= Goal =
Present the lines from the start of the entries up to and including the line that contains "137L189 143H199L211 137V128L207" as a JSON list of strings, one string per line, leaving out any blank lines.

Stored records
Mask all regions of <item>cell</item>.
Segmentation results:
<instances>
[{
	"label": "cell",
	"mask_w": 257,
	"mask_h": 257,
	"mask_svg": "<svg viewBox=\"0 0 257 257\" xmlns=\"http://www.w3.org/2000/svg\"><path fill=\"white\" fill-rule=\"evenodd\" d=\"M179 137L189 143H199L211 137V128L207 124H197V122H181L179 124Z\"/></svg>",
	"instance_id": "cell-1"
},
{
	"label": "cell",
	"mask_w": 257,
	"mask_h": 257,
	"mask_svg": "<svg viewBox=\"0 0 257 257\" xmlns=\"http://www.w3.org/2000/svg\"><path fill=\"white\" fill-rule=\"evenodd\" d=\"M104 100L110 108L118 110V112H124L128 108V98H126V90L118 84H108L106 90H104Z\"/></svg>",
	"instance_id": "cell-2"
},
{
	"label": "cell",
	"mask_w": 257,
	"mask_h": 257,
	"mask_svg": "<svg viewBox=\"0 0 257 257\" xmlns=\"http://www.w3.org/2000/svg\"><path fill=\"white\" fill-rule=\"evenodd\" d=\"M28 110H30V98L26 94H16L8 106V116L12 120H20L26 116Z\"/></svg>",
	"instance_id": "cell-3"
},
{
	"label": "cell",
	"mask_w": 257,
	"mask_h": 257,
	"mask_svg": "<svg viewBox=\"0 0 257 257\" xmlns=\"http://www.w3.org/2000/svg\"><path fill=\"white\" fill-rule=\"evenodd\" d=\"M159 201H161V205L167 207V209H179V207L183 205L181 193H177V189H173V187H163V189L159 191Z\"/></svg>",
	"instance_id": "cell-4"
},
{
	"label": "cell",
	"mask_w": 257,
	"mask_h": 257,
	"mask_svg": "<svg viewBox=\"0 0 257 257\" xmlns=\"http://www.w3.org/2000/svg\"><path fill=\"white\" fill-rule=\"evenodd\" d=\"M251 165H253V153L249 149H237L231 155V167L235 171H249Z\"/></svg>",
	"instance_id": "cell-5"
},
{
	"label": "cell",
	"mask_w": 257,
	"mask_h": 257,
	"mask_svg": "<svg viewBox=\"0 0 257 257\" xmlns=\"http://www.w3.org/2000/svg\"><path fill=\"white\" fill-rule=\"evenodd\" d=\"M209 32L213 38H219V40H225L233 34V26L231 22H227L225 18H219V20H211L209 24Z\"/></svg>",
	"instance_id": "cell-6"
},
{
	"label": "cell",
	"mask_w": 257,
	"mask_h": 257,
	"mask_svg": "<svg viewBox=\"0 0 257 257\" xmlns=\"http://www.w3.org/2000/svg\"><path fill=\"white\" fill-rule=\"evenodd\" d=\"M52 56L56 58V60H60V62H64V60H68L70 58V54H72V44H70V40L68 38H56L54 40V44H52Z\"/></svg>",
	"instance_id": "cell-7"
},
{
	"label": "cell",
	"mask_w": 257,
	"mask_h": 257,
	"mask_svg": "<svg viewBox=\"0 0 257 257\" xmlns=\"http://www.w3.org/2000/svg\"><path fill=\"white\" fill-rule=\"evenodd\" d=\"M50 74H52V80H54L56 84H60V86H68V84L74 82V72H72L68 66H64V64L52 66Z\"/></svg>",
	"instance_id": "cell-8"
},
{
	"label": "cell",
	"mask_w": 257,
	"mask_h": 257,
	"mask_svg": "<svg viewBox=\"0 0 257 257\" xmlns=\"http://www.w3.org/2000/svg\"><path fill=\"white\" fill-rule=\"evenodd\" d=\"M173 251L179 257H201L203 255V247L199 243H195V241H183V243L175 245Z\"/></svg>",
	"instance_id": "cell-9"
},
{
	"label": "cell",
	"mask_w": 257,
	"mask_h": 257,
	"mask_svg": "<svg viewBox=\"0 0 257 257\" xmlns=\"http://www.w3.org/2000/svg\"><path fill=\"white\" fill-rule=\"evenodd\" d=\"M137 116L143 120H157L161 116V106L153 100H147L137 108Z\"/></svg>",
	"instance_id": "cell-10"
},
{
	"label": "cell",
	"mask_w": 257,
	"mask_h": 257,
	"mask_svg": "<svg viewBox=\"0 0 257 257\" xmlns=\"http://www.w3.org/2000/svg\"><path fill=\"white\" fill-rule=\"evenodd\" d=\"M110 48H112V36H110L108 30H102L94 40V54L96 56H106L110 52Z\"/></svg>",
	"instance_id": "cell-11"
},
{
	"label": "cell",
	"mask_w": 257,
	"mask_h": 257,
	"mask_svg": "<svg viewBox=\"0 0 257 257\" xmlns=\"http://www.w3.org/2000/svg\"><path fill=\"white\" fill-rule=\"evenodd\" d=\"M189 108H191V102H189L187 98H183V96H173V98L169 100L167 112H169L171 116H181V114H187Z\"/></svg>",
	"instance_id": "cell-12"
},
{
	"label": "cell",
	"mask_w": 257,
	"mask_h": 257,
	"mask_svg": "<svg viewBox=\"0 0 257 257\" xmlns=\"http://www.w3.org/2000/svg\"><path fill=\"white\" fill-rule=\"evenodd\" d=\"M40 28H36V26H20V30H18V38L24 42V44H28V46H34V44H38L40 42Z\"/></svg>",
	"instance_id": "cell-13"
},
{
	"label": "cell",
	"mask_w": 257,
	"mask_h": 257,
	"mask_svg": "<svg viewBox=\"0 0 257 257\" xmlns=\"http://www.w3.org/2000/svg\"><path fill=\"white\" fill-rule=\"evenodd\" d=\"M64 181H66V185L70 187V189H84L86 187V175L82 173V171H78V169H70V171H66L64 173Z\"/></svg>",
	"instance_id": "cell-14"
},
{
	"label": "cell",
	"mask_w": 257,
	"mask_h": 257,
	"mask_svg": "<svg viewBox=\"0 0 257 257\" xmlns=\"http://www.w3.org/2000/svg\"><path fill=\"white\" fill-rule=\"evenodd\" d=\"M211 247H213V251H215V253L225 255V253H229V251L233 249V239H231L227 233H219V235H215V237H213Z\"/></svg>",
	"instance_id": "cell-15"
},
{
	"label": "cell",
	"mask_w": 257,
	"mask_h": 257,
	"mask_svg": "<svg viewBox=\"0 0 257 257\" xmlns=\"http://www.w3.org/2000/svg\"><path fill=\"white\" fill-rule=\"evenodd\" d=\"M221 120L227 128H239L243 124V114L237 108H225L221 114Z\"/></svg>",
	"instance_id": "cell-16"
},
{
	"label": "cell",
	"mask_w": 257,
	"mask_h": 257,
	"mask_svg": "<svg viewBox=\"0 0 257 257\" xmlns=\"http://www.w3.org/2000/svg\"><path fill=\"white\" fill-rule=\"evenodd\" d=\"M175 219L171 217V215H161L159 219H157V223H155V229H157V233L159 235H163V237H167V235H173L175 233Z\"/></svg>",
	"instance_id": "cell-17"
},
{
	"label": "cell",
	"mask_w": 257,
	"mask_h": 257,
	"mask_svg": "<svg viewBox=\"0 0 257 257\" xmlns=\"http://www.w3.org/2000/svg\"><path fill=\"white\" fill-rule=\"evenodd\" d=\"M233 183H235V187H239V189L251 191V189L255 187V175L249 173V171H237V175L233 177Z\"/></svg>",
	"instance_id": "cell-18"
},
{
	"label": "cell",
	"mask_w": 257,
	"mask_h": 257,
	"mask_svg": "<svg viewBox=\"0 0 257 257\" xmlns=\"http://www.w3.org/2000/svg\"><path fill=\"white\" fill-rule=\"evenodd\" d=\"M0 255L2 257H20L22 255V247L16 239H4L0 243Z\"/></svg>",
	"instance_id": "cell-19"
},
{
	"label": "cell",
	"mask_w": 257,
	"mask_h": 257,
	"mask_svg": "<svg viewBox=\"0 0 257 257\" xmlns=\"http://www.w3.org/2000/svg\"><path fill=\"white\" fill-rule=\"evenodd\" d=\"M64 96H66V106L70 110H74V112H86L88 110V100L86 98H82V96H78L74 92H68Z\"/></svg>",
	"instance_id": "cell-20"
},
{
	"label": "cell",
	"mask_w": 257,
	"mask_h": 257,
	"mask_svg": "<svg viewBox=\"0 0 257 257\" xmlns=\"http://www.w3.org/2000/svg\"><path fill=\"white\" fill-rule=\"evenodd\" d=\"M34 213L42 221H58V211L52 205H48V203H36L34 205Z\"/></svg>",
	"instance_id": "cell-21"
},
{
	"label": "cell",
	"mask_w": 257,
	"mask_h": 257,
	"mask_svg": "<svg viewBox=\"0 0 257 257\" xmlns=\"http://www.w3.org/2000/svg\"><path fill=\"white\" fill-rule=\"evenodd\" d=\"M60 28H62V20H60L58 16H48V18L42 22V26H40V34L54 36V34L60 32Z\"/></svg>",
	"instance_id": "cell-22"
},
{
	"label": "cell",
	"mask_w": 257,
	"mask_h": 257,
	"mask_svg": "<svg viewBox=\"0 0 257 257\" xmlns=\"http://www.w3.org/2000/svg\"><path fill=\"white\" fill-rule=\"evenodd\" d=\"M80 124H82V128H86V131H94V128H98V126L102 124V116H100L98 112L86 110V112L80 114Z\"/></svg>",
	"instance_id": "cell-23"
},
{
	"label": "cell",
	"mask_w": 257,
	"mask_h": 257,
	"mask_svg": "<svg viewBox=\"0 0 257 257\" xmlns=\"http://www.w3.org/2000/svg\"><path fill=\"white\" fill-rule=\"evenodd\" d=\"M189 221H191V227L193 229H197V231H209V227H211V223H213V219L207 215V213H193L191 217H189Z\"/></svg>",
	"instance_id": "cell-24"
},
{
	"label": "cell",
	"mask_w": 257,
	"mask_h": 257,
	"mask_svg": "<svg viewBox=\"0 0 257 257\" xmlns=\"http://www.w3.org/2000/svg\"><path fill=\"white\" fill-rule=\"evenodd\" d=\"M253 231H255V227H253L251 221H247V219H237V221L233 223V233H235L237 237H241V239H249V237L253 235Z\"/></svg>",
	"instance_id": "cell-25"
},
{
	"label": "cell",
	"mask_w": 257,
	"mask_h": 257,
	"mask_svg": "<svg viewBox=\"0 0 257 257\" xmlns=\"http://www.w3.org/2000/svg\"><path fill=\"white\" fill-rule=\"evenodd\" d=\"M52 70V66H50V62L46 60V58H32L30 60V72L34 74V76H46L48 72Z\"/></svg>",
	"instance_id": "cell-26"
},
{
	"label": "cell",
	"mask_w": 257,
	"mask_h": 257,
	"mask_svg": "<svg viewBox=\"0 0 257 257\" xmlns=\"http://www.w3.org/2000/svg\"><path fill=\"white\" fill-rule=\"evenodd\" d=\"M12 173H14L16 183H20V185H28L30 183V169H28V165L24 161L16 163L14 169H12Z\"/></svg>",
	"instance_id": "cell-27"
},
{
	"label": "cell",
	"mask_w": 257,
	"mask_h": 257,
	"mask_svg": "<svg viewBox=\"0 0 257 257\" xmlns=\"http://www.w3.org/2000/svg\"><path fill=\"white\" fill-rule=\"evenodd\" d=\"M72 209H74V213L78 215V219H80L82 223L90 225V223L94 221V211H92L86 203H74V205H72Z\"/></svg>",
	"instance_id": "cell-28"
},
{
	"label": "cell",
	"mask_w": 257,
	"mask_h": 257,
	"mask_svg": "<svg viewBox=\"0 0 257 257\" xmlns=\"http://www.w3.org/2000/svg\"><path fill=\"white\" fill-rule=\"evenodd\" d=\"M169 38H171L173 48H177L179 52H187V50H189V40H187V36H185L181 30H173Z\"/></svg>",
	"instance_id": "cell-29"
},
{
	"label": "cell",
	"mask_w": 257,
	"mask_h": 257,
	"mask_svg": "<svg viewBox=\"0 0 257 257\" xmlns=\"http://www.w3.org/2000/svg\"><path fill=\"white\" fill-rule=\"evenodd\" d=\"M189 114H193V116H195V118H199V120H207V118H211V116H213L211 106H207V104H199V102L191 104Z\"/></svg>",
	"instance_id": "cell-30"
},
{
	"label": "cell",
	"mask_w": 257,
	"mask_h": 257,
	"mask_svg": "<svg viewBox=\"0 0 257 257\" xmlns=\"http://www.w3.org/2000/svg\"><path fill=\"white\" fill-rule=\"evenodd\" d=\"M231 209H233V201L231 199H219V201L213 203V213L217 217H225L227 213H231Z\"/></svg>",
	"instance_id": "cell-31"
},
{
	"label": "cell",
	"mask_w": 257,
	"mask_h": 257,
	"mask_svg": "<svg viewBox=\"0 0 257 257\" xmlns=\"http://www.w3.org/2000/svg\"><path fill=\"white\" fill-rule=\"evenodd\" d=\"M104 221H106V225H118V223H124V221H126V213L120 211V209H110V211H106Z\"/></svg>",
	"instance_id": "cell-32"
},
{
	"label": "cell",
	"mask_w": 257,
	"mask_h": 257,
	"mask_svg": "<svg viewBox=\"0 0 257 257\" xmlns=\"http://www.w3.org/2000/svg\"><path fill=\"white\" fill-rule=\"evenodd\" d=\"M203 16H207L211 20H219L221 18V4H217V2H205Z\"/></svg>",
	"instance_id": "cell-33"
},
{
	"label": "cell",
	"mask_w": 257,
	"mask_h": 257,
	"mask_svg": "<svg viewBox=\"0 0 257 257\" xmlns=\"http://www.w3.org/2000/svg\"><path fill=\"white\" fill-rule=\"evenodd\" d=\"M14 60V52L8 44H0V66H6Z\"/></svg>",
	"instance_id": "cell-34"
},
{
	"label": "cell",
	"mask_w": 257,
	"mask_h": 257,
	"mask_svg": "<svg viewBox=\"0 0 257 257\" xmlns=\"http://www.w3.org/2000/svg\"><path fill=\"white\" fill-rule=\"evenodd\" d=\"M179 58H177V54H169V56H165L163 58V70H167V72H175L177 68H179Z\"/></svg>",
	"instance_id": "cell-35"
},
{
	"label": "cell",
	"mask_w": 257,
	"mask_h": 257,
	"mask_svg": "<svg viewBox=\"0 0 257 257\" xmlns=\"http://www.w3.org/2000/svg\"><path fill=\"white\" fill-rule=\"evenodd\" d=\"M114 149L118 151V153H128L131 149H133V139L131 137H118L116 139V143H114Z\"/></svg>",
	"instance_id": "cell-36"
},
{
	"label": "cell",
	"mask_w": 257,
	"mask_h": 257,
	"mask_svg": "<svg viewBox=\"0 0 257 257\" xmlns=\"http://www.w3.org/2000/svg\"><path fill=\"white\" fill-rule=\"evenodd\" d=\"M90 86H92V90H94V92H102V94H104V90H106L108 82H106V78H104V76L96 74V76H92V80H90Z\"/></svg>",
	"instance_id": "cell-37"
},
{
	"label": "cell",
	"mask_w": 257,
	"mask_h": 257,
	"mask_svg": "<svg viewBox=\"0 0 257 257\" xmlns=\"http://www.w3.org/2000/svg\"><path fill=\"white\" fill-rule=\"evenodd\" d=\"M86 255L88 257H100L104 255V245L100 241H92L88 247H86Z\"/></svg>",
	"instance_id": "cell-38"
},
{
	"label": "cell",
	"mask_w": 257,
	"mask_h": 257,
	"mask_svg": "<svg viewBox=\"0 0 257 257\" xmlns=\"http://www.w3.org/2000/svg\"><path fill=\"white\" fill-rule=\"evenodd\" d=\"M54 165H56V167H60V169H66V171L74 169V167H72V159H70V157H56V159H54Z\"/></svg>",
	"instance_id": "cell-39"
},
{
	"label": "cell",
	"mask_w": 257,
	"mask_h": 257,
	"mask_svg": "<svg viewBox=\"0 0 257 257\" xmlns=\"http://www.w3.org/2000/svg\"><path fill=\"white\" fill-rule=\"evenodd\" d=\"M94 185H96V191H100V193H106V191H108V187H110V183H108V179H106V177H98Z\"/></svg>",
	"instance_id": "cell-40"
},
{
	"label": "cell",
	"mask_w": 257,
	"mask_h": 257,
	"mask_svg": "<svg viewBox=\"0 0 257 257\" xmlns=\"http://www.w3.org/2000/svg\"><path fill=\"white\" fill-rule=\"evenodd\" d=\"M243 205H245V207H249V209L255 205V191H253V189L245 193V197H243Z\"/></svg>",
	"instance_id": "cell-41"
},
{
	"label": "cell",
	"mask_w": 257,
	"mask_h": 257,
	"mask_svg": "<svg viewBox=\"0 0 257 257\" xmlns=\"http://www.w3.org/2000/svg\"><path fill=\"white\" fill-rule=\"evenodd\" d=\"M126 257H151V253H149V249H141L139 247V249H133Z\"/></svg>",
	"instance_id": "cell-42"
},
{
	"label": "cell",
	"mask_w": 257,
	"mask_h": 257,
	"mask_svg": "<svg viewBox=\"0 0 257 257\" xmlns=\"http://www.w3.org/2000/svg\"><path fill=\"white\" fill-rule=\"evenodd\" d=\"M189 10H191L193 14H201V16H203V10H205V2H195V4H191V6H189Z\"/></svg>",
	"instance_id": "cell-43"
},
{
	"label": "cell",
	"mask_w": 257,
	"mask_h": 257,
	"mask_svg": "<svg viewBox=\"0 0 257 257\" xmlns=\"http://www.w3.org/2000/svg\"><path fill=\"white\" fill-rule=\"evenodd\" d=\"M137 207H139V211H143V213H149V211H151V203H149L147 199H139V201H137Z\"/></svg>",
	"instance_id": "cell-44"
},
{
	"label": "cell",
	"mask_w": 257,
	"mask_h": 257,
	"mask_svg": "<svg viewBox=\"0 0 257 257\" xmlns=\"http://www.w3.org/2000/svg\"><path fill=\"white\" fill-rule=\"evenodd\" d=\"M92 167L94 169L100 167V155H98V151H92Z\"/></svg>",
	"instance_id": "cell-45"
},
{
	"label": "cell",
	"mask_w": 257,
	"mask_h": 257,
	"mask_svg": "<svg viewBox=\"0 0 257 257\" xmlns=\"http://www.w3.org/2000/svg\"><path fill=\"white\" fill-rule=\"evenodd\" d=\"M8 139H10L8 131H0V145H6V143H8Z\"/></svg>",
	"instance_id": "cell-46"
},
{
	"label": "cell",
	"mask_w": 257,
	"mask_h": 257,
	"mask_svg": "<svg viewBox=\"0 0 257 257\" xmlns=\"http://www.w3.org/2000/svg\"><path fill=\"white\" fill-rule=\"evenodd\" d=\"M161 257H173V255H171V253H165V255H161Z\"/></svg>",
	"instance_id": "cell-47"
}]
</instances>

= Output for this exercise =
[
  "Mask all regions of <item>cell</item>.",
  "Segmentation results:",
  "<instances>",
  "[{",
  "\t\"label\": \"cell\",",
  "\t\"mask_w\": 257,",
  "\t\"mask_h\": 257,",
  "\t\"mask_svg\": \"<svg viewBox=\\\"0 0 257 257\\\" xmlns=\\\"http://www.w3.org/2000/svg\\\"><path fill=\\\"white\\\" fill-rule=\\\"evenodd\\\" d=\\\"M179 137L189 143H199L211 137V128L207 124H197V122H181L179 124Z\\\"/></svg>\","
]